POLECENIE:
Przepisz wszystkie poniższe wpisy bez żadnych zmian, zachowując każdy z nich w osobnej linii.

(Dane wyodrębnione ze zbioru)
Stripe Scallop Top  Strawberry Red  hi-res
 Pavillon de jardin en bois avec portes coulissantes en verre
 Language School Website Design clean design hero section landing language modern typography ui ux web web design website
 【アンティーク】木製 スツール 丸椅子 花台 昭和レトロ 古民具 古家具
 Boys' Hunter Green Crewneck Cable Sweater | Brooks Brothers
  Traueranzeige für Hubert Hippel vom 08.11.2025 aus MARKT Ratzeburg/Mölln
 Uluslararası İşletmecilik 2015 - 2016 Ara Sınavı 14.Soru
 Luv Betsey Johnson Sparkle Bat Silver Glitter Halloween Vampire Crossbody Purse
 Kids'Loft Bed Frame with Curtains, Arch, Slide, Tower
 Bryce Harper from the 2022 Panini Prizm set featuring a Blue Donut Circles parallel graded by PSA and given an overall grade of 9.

ROZWIĄZANIE PISEMNE:
Stripe Scallop Top  Strawberry Red  hi-res
 Pavillon de jardin en bois avec portes coulissantes en verre
 Language School Website Design clean design hero section landing language modern typography ui ux web web design website
 【アンティーク】木製 スツール 丸椅子 花台 昭和レトロ 古民具 古家具
 Boys' Hunter Green Crewneck Cable Sweater | Brooks Brothers
  Traueranzeige für Hubert Hippel vom 08.11.2025 aus MARKT Ratzeburg/Mölln
 Uluslararası İşletmecilik 2015 - 2016 Ara Sınavı 14.Soru
 Luv Betsey Johnson Sparkle Bat Silver Glitter Halloween Vampire Crossbody Purse
 Kids'Loft Bed Frame with Curtains, Arch, Slide, Tower
 Bryce Harper from the 2022 Panini Prizm set featuring a Blue Donut Circles parallel graded by PSA and given an overall grade of 9.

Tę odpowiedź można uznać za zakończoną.